Yes - I'm well aware of that... Looked more carefully at the schematic and to me it looks like the LEDs should be seeing 4.55 - 2*Vcesat, which I believe typically is about 0.2V, so the LEDs would be seeing about 4.15V each, which methinks is bad... Can somebody please explain why this would work? edit: and I'm thinking that the B transistors would be active high, and the A transistors would be active low, is that right? (much delayed response due to classes taking up all my spare time)
Running a single element through a sim package, it does look like things will blow up, but not because the transistors will saturate. Because of the fixed forward voltage of the diode, and the properties of the transistors, the remaining Vcc that is not used by the LED is split between the two transistors. The circuit may oscillate a few times n getting to that point, but eventually they settle to a balance based on the charicteristics of each transistors. Using virtual transistors with idential charicteristics, the voltage split was evern. Using a pair of 'real' complementary transistors, the split was based on their gains and output charicteristics. The problem is that with the base resistances spcified, the collector currents gets quite big, and the whole thing would fry, transistors, and LED. The base resistors would need to be tweaked to make this work. Personally, I'd get ICs that I know could source and sink the needed currents and drive the LEDs directly. If I needed to fix the above circuit, I'd swap that PNP for a NPN and tie the emitter to ground. Then throw in a current limiting resistor so things can saturate and the only real change would be a swap in the signal you send to the second IC. For what is there, IC1 needs to put out a logic high on the desired signal line, and IC2 a logic low. Both would need to be high for the proposed change.
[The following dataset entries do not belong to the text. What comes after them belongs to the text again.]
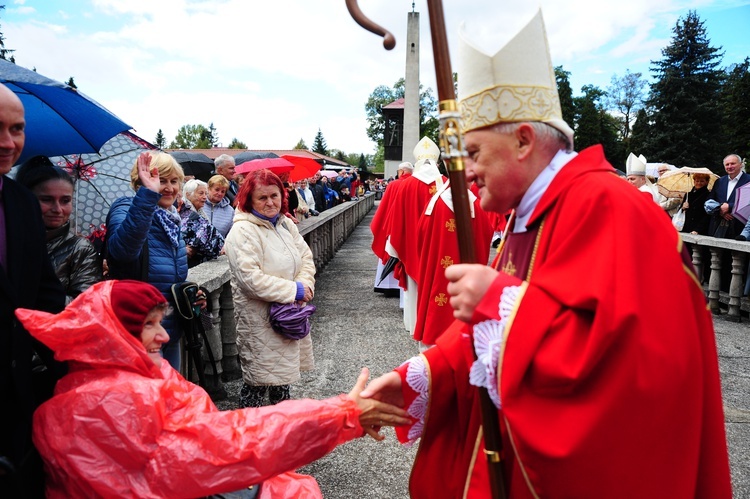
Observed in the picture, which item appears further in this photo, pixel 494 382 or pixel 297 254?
pixel 297 254

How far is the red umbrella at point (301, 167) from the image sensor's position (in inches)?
493

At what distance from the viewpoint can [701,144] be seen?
1448 inches

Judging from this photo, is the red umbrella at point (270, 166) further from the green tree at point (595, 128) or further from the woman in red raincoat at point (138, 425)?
the green tree at point (595, 128)

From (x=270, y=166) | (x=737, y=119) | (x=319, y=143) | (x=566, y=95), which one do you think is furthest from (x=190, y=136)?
(x=270, y=166)

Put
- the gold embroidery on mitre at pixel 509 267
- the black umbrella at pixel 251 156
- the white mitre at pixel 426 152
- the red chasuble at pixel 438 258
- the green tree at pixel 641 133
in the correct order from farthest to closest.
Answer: the green tree at pixel 641 133, the black umbrella at pixel 251 156, the white mitre at pixel 426 152, the red chasuble at pixel 438 258, the gold embroidery on mitre at pixel 509 267

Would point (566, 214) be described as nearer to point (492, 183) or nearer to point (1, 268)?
point (492, 183)

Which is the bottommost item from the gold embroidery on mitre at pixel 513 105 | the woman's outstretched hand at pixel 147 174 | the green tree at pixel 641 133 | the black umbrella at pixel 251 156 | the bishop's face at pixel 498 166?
the woman's outstretched hand at pixel 147 174

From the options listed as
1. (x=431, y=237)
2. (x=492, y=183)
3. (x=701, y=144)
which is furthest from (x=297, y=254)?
(x=701, y=144)

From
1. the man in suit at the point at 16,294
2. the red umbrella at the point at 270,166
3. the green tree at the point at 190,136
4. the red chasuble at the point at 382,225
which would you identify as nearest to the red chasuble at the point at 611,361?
the man in suit at the point at 16,294

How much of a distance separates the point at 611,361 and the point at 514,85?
84 centimetres

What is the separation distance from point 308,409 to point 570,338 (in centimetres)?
112

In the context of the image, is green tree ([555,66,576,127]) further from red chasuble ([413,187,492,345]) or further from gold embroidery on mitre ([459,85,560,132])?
gold embroidery on mitre ([459,85,560,132])

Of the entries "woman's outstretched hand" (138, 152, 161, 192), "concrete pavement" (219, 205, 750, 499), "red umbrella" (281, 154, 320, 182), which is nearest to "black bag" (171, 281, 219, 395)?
"woman's outstretched hand" (138, 152, 161, 192)

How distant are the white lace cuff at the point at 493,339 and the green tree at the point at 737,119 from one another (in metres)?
41.5
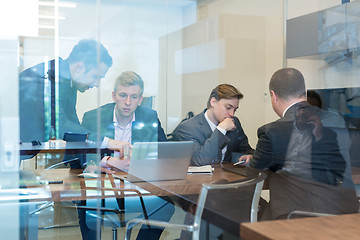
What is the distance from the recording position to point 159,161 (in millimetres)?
2949

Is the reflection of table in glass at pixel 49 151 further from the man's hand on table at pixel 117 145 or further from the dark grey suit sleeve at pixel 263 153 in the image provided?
the dark grey suit sleeve at pixel 263 153

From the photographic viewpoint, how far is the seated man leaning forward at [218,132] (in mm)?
3090

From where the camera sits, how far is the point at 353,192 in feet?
10.0

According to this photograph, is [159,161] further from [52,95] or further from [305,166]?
[305,166]

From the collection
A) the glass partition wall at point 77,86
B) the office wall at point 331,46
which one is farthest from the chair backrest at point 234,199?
the office wall at point 331,46

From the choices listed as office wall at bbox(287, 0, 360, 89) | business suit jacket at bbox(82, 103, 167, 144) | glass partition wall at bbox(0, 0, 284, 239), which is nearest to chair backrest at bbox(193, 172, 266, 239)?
glass partition wall at bbox(0, 0, 284, 239)

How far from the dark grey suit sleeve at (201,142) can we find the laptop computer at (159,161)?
0.05 meters

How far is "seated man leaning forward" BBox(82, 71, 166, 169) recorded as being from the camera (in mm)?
2988

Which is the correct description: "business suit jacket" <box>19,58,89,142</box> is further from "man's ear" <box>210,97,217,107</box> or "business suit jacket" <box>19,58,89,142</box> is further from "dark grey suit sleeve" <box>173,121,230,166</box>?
"man's ear" <box>210,97,217,107</box>

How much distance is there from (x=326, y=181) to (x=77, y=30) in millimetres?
1686

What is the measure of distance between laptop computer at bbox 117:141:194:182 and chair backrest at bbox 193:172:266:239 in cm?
33

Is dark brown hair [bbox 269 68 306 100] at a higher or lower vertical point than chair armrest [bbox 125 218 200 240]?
higher

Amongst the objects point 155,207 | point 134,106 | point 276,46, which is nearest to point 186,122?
point 134,106

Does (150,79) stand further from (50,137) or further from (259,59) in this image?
(259,59)
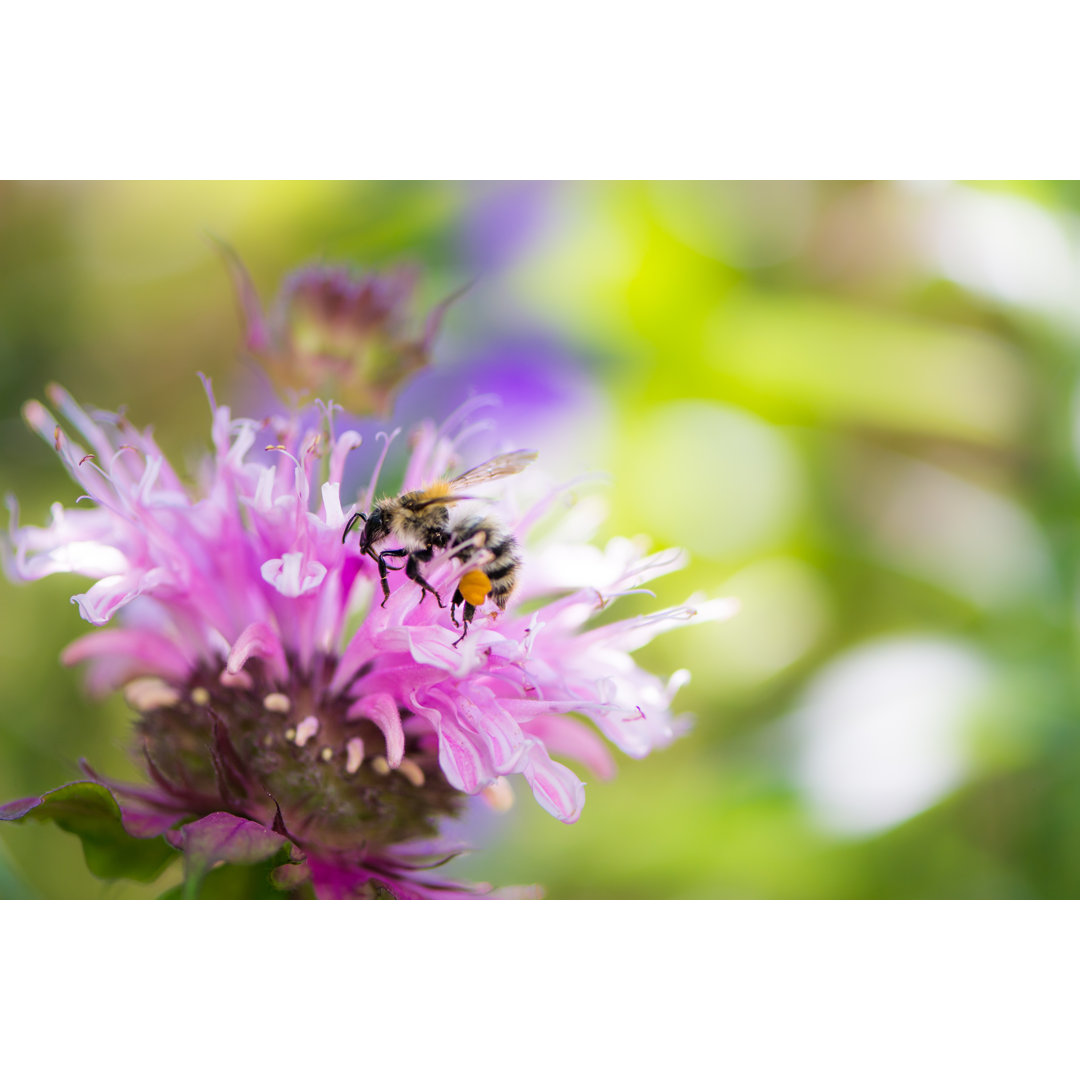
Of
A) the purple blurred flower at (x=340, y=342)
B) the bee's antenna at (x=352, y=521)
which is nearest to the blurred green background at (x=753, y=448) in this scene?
the purple blurred flower at (x=340, y=342)

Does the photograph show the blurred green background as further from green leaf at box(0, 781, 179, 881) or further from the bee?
the bee

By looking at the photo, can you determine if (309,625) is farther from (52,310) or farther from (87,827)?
(52,310)

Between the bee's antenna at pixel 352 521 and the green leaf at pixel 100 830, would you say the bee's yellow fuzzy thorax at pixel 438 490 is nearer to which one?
the bee's antenna at pixel 352 521

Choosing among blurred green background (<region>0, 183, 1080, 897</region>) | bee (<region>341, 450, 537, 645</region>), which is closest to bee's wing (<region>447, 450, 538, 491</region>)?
bee (<region>341, 450, 537, 645</region>)

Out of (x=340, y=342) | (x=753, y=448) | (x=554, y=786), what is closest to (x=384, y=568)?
(x=554, y=786)

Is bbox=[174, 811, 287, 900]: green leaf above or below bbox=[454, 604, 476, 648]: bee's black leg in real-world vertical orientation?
below

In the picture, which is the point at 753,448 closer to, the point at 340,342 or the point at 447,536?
the point at 340,342
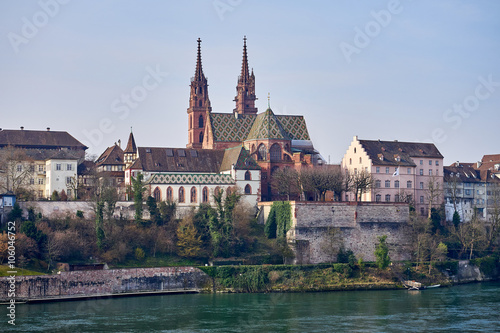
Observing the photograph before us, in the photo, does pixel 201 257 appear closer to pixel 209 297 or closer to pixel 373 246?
pixel 209 297

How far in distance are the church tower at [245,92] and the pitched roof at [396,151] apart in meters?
33.1

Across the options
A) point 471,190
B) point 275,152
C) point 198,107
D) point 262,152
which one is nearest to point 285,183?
point 275,152

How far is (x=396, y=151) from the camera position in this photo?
95812mm

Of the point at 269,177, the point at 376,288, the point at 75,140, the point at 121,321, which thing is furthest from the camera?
the point at 75,140

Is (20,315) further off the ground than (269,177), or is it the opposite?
(269,177)

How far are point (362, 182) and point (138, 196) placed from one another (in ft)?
83.2

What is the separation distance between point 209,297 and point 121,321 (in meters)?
14.0

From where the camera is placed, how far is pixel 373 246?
82938mm

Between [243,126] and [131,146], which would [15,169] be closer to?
[131,146]

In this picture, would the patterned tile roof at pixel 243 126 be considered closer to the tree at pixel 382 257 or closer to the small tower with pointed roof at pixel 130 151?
the small tower with pointed roof at pixel 130 151

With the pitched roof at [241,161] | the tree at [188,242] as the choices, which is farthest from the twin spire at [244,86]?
the tree at [188,242]

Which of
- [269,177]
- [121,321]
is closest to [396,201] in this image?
[269,177]

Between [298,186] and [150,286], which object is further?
[298,186]

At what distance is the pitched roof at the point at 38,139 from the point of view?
10175 centimetres
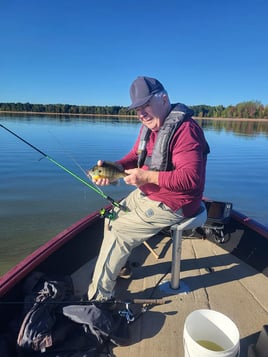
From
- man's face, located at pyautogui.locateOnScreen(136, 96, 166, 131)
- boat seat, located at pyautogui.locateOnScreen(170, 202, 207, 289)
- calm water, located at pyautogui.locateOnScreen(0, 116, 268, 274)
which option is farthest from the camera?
calm water, located at pyautogui.locateOnScreen(0, 116, 268, 274)

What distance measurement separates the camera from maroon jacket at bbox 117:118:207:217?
2.41 m

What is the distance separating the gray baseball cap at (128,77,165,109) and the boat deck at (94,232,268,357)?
2.11 m

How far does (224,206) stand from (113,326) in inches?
104

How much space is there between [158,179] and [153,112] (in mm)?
703

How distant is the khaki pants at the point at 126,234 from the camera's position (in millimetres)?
2721

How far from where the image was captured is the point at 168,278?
3596 millimetres

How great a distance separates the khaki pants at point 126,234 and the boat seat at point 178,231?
11cm

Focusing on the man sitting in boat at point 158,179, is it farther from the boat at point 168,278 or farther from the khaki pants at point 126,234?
the boat at point 168,278

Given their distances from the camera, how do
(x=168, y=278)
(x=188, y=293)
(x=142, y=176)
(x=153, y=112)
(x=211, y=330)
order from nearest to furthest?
(x=211, y=330) < (x=142, y=176) < (x=153, y=112) < (x=188, y=293) < (x=168, y=278)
with 10 maxim controlers, you could make a 10x10x10 grid with 1 Pic and no transitors. thats how i would do it... no lateches, ect... simple = better awsome project though
*thread revival!* i just found this: www.hypnocube.com They make kits for RGB and tri color versions. Pretty neat, byt also very expensive. edit: the kits aren't too bad priced.
Awesome project... I was wondering that is there any schematic for 3x3x3 led cube, 'cause i'd like to build one . Bigger would be cooler but i don't have enough time or money...
Alvin and pwled haven't been online since 2005, so I doubt you'll get a response from them. The schematic won't be the problem anyway, it'll be the program. You could set up the circuit any way you wanted and deal with it in software, so if you can program, you're sorted.
Hi there... Firstly, it's been a long time since this thread was around, back before the faceleft, I believe. Talk about necromancy... Secondly, I have what I believe is a fairly basic question: How do you wire up a matrix? I understand the cathode end; it's an NPN transistor, with the cathode on the collector, the emitter to ground, and the active high input into the base. But I seem to remember seeing somewhere a transistor on the anode end of each line as well. Any idea how it would have been connected?
Somebody revived this thread, and it caught my attention, as I used to be logged in as Alvin, until that account stopped working. Anyway I saw that my clean-up of the windred.dk site had removed the pictures from the "Alvin posts". That should now be fixed. Maybe those illustrations can give "m K o" some ideas. Best of luck.